Post your pics of your bows. Ill get mine on here later.


----------



## RiverRob (Jul 24, 2007)

1st is mine 2nd is wifes....I ended up swapping cable slides (saunders hyper glide and alpine mach 5) , shes got a alpine soft loc now, i slapped a sims cable dampener on and left the original on as well, looking to get a sims enhancer or modulars for more stab weight and put some cat whiskers on. I also swapped arrows and threw on alot of other custom junk.


----------



## huntin1 (Nov 14, 2003)

Not the best pic:










Parker Buckhunter XP

huntin1


----------



## RiverRob (Jul 24, 2007)

nice lookin set up :beer:


----------



## goatboy (Dec 29, 2003)

Here's my DXT getting the job done last week, 16.1X16.5 decoyed him away from his 30 does, came charging in fast. I really like the size and weight of this little bow for stalking and in the blind.


----------



## bust'em (Oct 27, 2007)

My Bowtech,winners choice string, Trophy Taker,shock blocker stabilizer,true glow xtreme sight








My wifes lady silverado








My sons Spyder


----------



## bretts (Feb 24, 2004)

absolute stud of a goat, bow looks good too!


----------



## hunt4P&amp;Y (Sep 23, 2004)

Awsome Goat! I wish the goats in the area I was in would decoy lest weekend. They could have cared less, until you got within 20 yards of the herd.
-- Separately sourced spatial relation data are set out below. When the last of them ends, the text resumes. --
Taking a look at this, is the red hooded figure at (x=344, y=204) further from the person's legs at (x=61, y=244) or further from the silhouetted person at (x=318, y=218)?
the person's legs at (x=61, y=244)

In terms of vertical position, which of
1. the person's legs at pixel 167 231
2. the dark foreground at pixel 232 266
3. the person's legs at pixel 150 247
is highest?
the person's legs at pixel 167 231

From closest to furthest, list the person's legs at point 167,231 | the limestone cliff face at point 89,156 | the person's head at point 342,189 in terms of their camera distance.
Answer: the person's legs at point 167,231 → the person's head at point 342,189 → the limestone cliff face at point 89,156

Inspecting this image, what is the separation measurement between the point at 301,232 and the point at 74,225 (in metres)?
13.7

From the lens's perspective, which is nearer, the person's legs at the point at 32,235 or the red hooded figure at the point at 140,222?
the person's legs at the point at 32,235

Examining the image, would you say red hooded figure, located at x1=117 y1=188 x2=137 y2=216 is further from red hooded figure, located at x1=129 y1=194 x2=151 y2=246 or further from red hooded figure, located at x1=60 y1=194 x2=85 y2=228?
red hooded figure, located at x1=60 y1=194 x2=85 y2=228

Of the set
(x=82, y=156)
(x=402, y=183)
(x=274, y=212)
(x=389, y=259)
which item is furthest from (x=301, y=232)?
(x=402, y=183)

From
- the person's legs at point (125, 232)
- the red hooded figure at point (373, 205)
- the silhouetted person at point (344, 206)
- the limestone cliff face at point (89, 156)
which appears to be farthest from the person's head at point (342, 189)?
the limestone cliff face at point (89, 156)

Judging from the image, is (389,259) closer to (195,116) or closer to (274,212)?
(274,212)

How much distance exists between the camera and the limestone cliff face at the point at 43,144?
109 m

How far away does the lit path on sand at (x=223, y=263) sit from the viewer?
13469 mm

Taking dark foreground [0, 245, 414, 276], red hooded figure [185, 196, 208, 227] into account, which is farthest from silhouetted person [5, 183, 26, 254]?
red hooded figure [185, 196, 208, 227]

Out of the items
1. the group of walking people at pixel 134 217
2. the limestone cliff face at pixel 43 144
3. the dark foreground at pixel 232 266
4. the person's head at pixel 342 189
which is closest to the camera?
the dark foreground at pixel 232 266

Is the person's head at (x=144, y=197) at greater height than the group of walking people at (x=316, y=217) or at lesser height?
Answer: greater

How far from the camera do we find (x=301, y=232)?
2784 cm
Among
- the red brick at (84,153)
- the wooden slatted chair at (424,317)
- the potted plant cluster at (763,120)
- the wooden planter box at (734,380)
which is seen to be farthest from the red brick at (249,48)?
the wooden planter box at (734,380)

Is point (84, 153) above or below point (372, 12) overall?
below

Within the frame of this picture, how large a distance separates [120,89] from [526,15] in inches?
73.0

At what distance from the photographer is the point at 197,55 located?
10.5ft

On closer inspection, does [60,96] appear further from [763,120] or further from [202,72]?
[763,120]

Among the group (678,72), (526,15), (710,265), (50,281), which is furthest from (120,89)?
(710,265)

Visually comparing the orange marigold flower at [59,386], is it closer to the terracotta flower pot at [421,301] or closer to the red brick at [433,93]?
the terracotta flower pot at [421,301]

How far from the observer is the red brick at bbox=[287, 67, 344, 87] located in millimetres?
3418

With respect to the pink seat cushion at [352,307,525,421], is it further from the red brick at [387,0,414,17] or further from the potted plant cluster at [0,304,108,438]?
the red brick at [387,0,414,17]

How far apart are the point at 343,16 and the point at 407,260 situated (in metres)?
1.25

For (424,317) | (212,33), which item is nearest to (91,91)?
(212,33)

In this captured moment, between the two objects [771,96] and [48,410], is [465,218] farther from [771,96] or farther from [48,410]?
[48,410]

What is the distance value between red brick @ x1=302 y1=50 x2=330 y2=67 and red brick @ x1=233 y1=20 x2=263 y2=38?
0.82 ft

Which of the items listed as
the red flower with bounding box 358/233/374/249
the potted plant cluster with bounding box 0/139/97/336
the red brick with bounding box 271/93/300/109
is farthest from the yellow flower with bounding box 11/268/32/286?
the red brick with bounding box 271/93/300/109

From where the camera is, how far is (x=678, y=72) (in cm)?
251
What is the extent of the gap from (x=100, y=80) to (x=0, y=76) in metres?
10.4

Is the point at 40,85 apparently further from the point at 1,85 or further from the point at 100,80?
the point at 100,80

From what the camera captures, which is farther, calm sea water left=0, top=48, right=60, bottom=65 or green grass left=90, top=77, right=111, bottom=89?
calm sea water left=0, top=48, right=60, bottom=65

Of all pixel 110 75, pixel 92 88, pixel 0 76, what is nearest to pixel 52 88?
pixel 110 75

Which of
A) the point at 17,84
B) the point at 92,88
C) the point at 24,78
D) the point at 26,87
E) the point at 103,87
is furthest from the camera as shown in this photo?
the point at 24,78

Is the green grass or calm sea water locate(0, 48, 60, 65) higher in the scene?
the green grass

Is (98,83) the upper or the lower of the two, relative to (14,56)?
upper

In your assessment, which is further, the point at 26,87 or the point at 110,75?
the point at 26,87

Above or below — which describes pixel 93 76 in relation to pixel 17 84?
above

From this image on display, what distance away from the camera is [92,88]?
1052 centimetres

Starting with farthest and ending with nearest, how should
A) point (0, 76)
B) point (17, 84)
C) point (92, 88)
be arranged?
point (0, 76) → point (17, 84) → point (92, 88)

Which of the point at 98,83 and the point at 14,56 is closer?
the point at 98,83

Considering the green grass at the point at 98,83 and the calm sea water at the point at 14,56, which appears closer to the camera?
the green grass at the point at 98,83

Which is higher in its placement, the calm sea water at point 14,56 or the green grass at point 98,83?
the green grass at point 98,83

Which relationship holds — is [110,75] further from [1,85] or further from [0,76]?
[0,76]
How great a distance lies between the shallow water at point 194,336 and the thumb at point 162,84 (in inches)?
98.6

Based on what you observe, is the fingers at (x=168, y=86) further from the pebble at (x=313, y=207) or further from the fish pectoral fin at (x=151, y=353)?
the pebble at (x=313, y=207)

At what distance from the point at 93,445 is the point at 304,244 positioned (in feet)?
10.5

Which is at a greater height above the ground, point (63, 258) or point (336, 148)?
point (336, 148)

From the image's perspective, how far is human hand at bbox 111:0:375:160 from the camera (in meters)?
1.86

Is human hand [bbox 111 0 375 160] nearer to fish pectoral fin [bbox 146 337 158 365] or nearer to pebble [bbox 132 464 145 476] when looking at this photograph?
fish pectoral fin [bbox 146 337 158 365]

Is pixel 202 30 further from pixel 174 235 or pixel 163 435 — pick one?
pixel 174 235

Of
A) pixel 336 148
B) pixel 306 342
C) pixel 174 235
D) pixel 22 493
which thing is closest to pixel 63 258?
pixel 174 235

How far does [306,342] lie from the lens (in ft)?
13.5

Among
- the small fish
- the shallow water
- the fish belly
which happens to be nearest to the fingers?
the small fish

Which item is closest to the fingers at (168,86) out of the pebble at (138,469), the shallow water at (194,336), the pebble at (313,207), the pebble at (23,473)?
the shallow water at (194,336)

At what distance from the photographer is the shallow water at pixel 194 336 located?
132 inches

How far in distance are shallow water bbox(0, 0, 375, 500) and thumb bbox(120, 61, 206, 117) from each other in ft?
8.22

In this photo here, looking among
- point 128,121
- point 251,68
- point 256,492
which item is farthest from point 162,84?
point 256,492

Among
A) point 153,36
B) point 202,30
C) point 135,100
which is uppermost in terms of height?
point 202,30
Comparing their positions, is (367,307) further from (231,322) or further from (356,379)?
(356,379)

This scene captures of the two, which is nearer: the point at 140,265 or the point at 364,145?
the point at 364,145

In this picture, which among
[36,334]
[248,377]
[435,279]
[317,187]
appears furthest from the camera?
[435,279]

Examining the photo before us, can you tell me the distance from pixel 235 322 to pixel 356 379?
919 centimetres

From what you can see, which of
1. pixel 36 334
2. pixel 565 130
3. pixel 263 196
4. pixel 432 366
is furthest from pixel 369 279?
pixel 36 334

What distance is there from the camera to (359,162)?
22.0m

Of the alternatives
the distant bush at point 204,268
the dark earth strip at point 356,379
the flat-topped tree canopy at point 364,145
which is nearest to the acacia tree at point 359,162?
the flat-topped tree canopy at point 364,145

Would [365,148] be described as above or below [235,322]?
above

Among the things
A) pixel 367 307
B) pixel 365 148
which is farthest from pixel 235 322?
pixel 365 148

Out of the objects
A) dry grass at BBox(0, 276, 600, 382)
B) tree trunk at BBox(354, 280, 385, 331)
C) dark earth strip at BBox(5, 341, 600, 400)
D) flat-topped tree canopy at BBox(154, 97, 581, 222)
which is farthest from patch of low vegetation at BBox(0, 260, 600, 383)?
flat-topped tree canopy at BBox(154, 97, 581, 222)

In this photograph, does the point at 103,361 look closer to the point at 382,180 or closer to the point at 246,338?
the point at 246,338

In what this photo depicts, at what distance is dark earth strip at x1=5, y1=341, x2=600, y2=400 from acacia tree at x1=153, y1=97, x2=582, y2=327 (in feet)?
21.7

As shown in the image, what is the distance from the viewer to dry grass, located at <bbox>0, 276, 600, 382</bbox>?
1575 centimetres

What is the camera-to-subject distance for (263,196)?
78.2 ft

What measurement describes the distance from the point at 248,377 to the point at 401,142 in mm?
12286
There was almost more bucks running around then does!

Had some small ones take a look, but the big guys were to busy getting there sniff on!

Saw lots of herd bucks that where smaller then the satalites. it was kinda odd!

You will have to let us know what he scores! Should be real well!


----------



## goatboy (Dec 29, 2003)

He greened just under 82", lack of good cutters hurt him. But with a bow I'm not going to complain!

















:beer:


----------



## kase (Jan 23, 2005)

congrats...hell of a goat


----------



## Csquared (Sep 5, 2006)

Awesome goat, goatboy!!!!!!

Must have been heavy because it looks like you bent your truckbed when you loaded him!

Nice tag line on immigration, too ! :wink:


----------



## hunt4P&amp;Y (Sep 23, 2004)

Man I am not going to lie! That thing looks alot like a goat I had walking around in-front of me last weekend!

Wonder if it was the same one?

Had exact same cutters and I had judged him at 16" tall! Looks so much like him it is crazy!


----------



## sod44 (Sep 30, 2008)

sick goat!


----------



## bust'em (Oct 27, 2007)

Lets see some bows!!!!!!!!!!


----------



## goatboy (Dec 29, 2003)

Mathews dipped in Predator camo.


----------



## RiverRob (Jul 24, 2007)

I did a little tweaking this week......added a new cable dampener, extended stab, added STS, and cat whiskers.....That dipped bow is pretty sweet...


----------



## Turner (Oct 7, 2005)

62" 62#@28"draw Taiga Recurve made by Abbe Penner of Cari-Bow.


----------



## RiverRob (Jul 24, 2007)

Nice bow there Turner. Im trying to get a longbow...... When I get it all setup Ill post some pics.


----------